FACTS: On January 23, 2006, Robert Mowatt was fired from his position as Chief of Police by the Village of Birch Run. Mowatt failed to sign and acknowledge a performance improvement plan crafted by his employer to improve his job performance. Mowatt was first asked to sign the plan at a December 5, 2005 Village Council meeting. The Board of Review determined that failure to sign the improvement plan rose to the level of disqualifying misconduct.

DECISION: The circuit court affirmed the Board of Review’s decision, which found that claimant’s failure to sign the plan rose to the level of disqualifying misconduct under section 29(1)(b) of the MES Act.
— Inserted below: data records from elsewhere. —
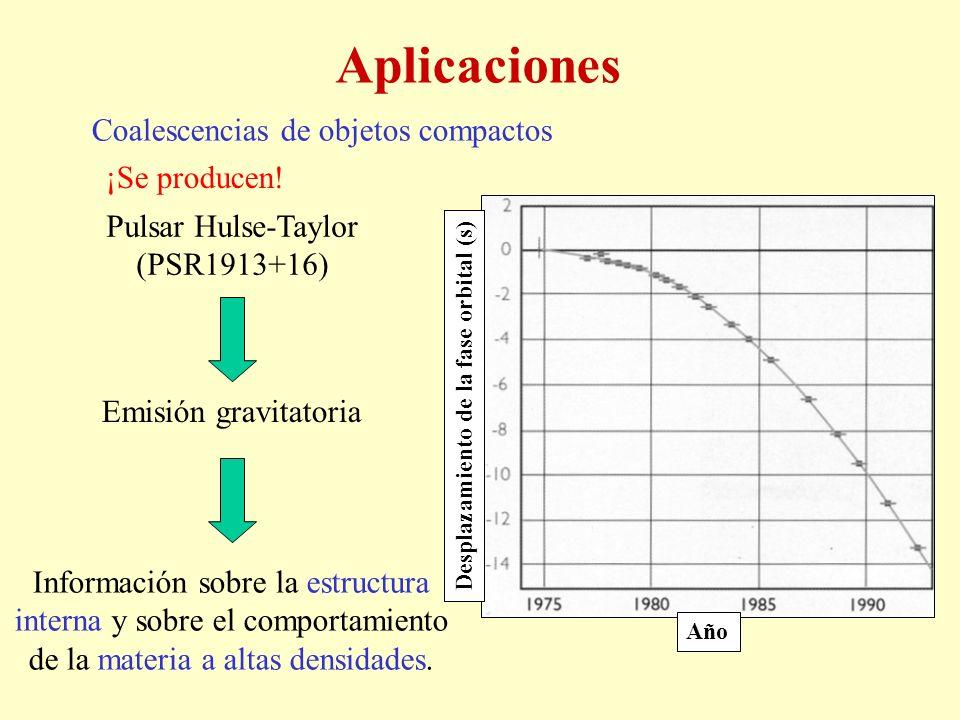 Año Desplazamiento de la fase orbital (s) Pulsar Hulse-Taylor (PSR1913+16) Emisión gravitatoria Información sobre la estructura interna y sobre el com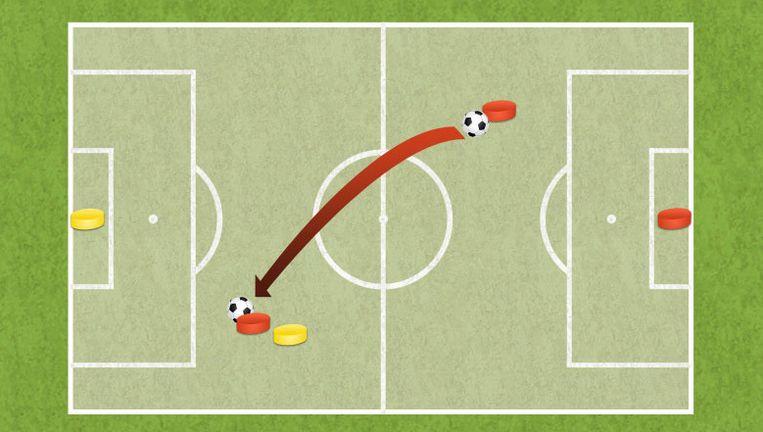 Buitenspel: op het moment dat een pass van een teamgenoot vertrekt en de aanvaller achter de verdediger van het andere team staat, is er sprake van buitenspel.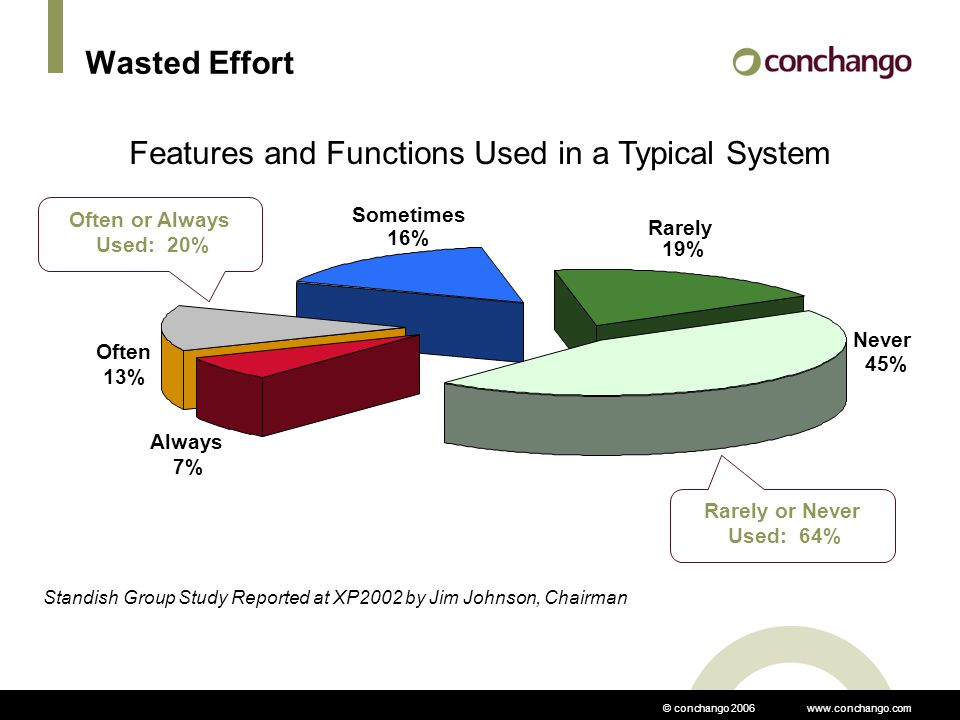 © conchango 2006 www.conchango.com Wasted Effort Features and Functions Used in a Typical System Standish Group Study Reported at XP2002 by Jim Johnson, Chairman Always 7% Often 13% Sometimes 16% Rarely 19% Never 45% Rarely or Never Used: 64% Often or Always Used: 20%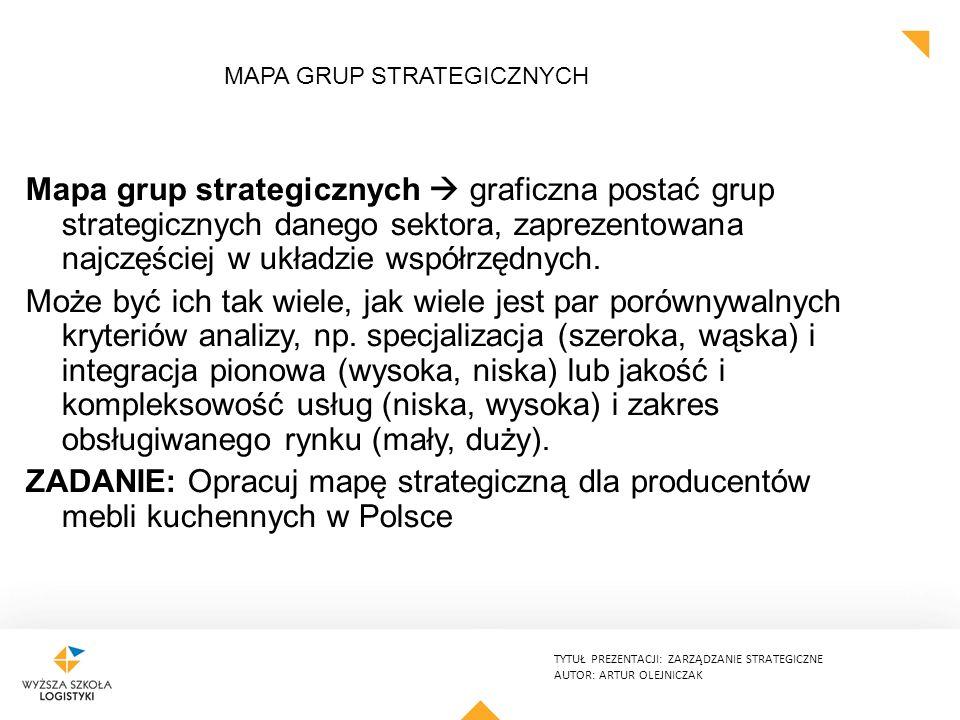 TYTUŁ PREZENTACJI: ZARZĄDZANIE STRATEGICZNE AUTOR: ARTUR OLEJNICZAK MAPA GRUP STRATEGICZNYCH Mapa grup strategicznych  graficzna postać grup strategicznych danego sektora, zaprezentowana najczęściej w układzie współrzędnych.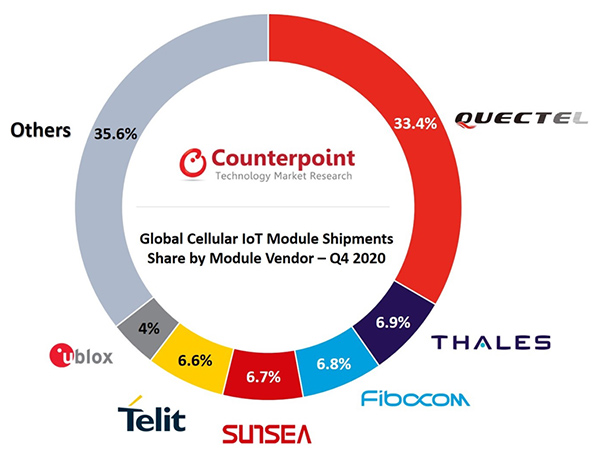 chart: Global Cellular IoT Module Shipments Share by Module Vendor, Q4 2020
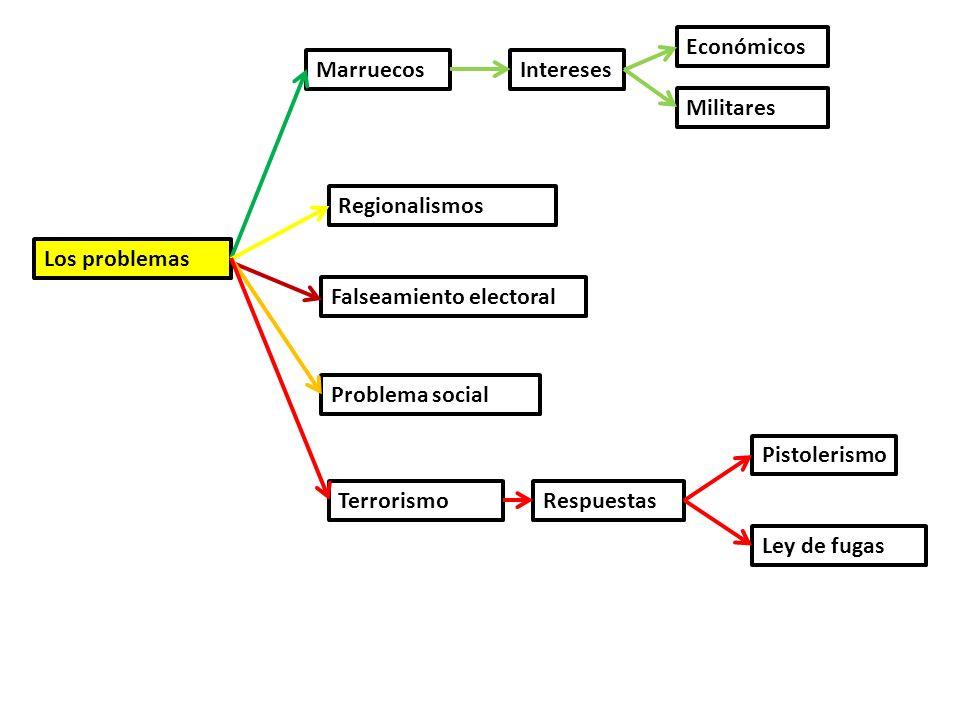 Económicos Marruecos. Intereses. Militares. Regionalismos. Los problemas. Falseamiento electoral.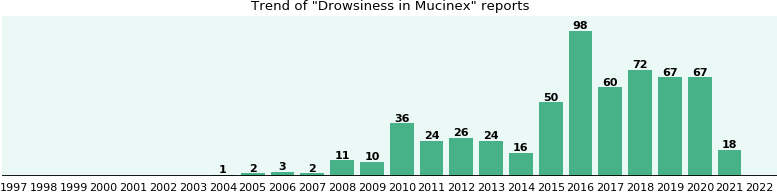 Could Mucinex cause Drowsiness?
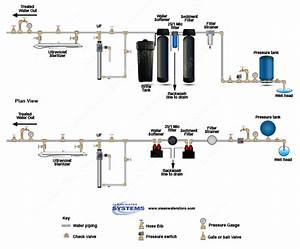 Clean Well Water Report  What Is The Difference Between Ultra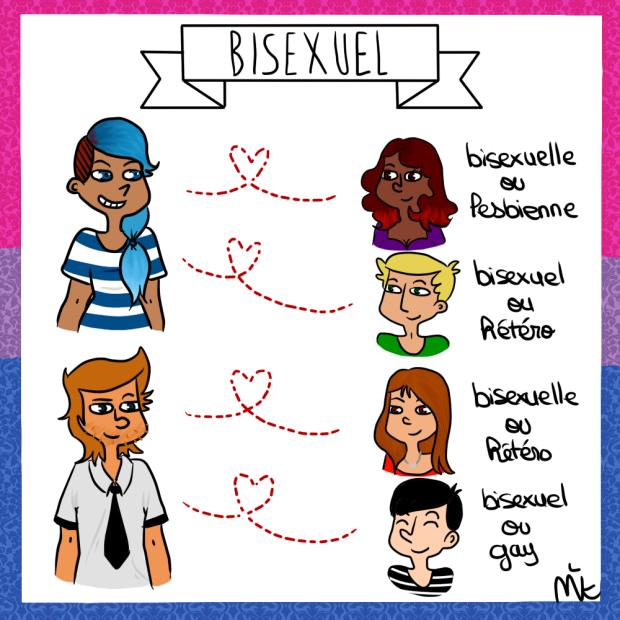 bisexual_fr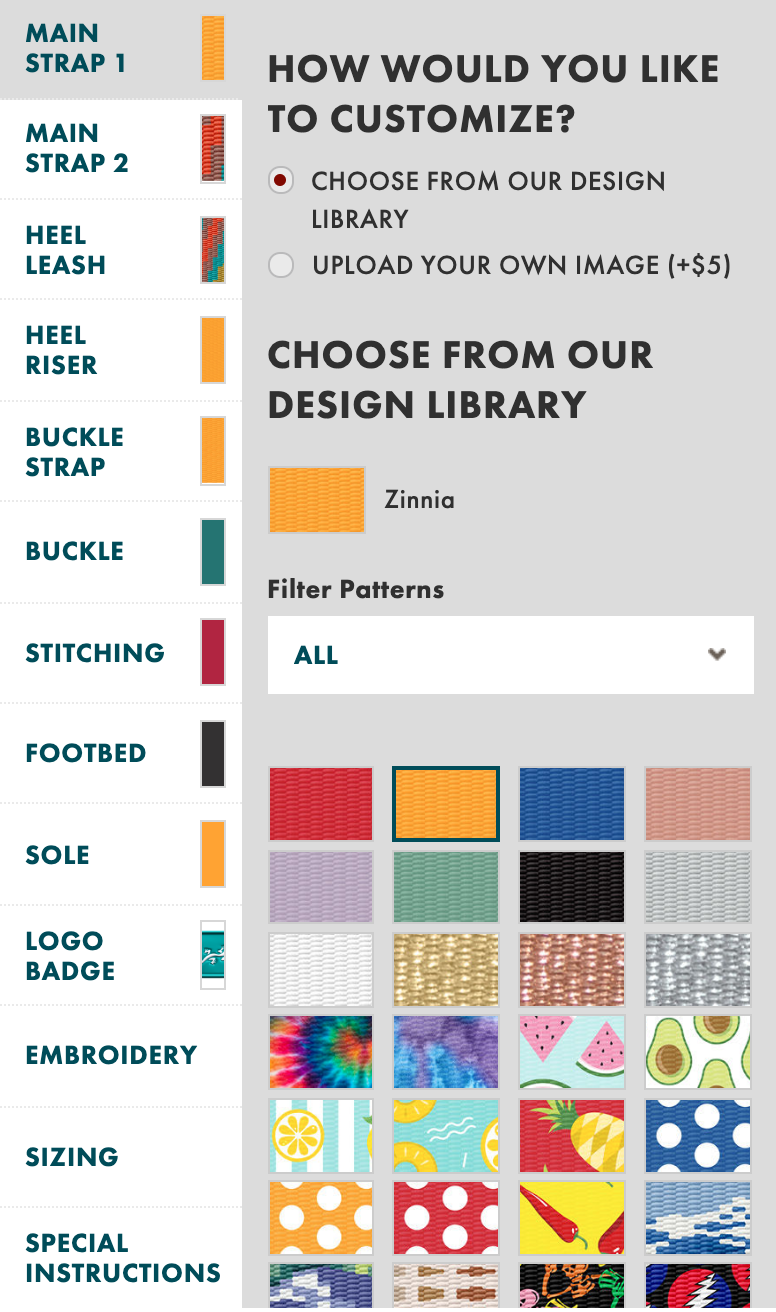 Chaco's Design Library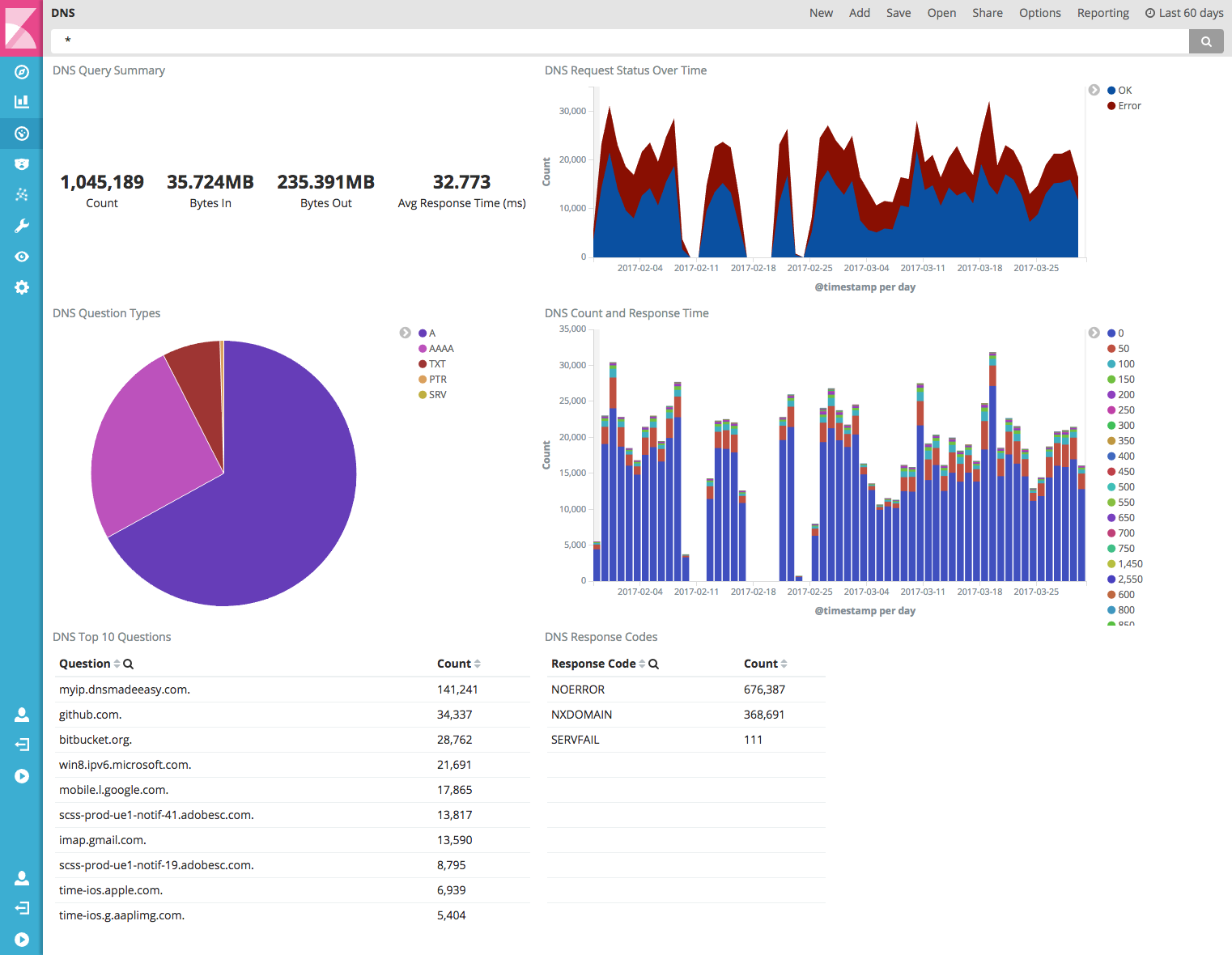 dns-overview-dashboard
RATIONALE: Claimant argued that the review of the Board’s record did not show that he refused to sign the plan, but rather that he simply needed clarification and could not sign the document as written. However, evidence showed that claimant had multiple opportunities to discuss the plan and address his concerns with the Village. Moreover, the Village decided that the improvement plan was in their best interest to advance claimant’s job performance. That claimant disagreed with the necessity of the plan is irrelevant to whether he acted deliberately against the interests of his employer. Thus, the court agreed that claimant’s outright refusal to sign the plan showed a willful disregard of his employer’s interests. Because the plan was directly aimed to improve claimant’s performance, his failure to sign the plan was related to his work. Further, a single incident of misconduct may satisfy the statutory meaning of misconduct under section 29(1)(b) of the MES Act. Tuck v. Ashcrafi’s Market Inc., Mich.App. 579, 589 (1986). Therefore, the court found that claimant’s insubordination amounted to disqualifying misconduct and the Board’s decision to deny him benefits was not contrary to law.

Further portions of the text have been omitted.